La scena sfuma dal bianco al nero, ma è il grigio che
prevale, quasi a ricordare che la realtà è nelle
sfumature: per quanto si cerchi di fare chiarezza nei comportamenti
umani, qualcosa si blocca e si ritorna a fare le cose «per
bene», come usa la borghesia.
È il dramma di un uomo mite, Martino Lori (Gabriele Lavia)
tradito dall’adorata moglie Silvia, con una figlia bastarda
(Lucia Lavia), nata dalla relazione con un deputato in ascesa
(Gianni de Lellis), poi benefattore sia di Lori che della figlia.
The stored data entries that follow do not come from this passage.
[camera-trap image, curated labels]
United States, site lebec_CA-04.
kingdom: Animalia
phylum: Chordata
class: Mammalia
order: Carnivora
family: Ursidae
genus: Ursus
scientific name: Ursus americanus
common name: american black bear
Le abitudini non conterranno la belva interiore, l’altro,
il vero sé, che Pirandello scova ed evidenzia. Martino
solleva il velo della menzogna, ribalta le carte e porta la
sua commedia umana al culmine per poi trovare una normalità,
un suo modo di fare le «cose per bene».
Sorprende trovare Lavia-attore
contenuto, umile, al servizio totale del personaggio e moderato
nella recitazione. Lavia-regista mangia avidamente l’opera
pirandelliana, la respira, ne percepisce l’essenza e
la restituisce al pubblico, curando i dettagli nei minimi
particolari e muovendo gli attori come il regista di una pellicola.
I dialoghi sono lunghi per una messa in scena così
essenziale (in particolare quello tra padre e figlia), eppure
non stonano: sono parte del lavoro registico, per cui si preme
il pulsante del ritmo con sapienza e furbizia. I costumi ricchi,
gli arredamenti lussuosi ricordano che siamo di fronte ad
una grande macchina teatrale, ma la cura nella direzione degli
attori, quell’umiltà così vera, riportano
lo spettatore sul terreno dell’arte.
Daniela Poggi è elegante, ironica, teatrale senza esagerazione,
suocera del protagonista; movenze da manichino, sinuosa nell’incedere,
cantilenante come si addice ad una governante di alta classe,
l’ottima Giulia Giuliani; Lucia Lavia mostra gli eccessi
della gioventù e forse l’opportunità/rischio
di essere una figlia d’arte: si muove a volte come una
gazzella, a volte con la falcata di un soldato, strilla il
personaggio dall’inizio alla fine, non lo modula; Gianni
De Lellis regge benissimo il confronto con Lavia, sprezzante,
imperturbabile, uomo di mondo, cinico, magnanimo.
Tutto per bene,
come si conviene ad un artista con la fama di Gabriele Lavia.